#### TASK DESCRIPTION:
Would you return all of this data exactly, leaving nothing out?

#### RECORDS FOR PROCESSING:
---

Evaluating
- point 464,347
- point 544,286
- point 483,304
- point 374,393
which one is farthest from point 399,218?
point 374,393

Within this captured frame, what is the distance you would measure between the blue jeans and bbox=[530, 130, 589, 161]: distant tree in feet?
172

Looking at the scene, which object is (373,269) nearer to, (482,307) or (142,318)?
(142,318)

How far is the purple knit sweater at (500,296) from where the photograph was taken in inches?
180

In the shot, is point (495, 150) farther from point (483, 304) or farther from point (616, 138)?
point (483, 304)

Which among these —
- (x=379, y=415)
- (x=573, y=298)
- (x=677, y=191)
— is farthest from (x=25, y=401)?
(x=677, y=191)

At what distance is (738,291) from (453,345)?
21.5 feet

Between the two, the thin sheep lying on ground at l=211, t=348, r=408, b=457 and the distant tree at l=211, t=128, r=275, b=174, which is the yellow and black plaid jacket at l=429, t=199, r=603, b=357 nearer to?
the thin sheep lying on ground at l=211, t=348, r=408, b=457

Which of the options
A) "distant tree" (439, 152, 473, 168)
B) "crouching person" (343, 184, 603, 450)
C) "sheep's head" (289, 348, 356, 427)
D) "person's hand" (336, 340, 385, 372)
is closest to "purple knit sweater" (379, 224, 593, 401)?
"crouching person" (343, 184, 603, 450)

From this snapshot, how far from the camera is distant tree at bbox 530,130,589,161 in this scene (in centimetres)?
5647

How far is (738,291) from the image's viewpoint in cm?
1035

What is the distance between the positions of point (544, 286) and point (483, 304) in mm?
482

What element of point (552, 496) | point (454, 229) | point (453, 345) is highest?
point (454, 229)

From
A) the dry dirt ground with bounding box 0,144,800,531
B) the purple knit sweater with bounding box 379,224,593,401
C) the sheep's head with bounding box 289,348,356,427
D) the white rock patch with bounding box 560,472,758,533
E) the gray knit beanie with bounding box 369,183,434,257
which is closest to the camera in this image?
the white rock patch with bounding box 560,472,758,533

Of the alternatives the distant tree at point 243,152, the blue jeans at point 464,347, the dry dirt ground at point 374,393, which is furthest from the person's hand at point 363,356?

---

#### TASK ANSWER:
Evaluating
- point 464,347
- point 544,286
- point 483,304
- point 374,393
which one is farthest from point 399,218?
point 374,393

Within this captured frame, what is the distance you would measure between the blue jeans and bbox=[530, 130, 589, 161]: distant tree in feet?
172

Looking at the scene, which object is (373,269) nearer to, (482,307) or (142,318)?
(142,318)

How far is the purple knit sweater at (500,296) from where the photograph was taken in inches?
180

In the shot, is point (495, 150) farther from point (483, 304) or farther from point (616, 138)?
point (483, 304)

Which among these —
- (x=379, y=415)
- (x=573, y=298)
- (x=677, y=191)
— is farthest from (x=25, y=401)?
(x=677, y=191)

At what distance is (738,291) from (453,345)?
21.5 feet

Between the two, the thin sheep lying on ground at l=211, t=348, r=408, b=457 and the distant tree at l=211, t=128, r=275, b=174, which is the yellow and black plaid jacket at l=429, t=199, r=603, b=357 nearer to?
the thin sheep lying on ground at l=211, t=348, r=408, b=457

Which of the options
A) "distant tree" (439, 152, 473, 168)
B) "crouching person" (343, 184, 603, 450)
C) "sheep's head" (289, 348, 356, 427)
D) "person's hand" (336, 340, 385, 372)
is closest to "purple knit sweater" (379, 224, 593, 401)?
"crouching person" (343, 184, 603, 450)

From this snapshot, how far from the camera is distant tree at bbox 530,130,589,161 in this scene (in centimetres)?
5647

How far is (738,291) from the image's viewpoint in cm?
1035

What is the distance between the positions of point (544, 286) and point (483, 304) in mm?
482

What element of point (552, 496) | point (454, 229) | point (453, 345) is highest?
point (454, 229)

From
A) the dry dirt ground with bounding box 0,144,800,531
B) the purple knit sweater with bounding box 379,224,593,401
C) the sheep's head with bounding box 289,348,356,427
D) the white rock patch with bounding box 560,472,758,533
E) the gray knit beanie with bounding box 369,183,434,257
which is closest to the camera in this image?
the white rock patch with bounding box 560,472,758,533

Of the alternatives the distant tree at point 243,152, the blue jeans at point 464,347, the dry dirt ground at point 374,393, which is furthest from the person's hand at point 363,356?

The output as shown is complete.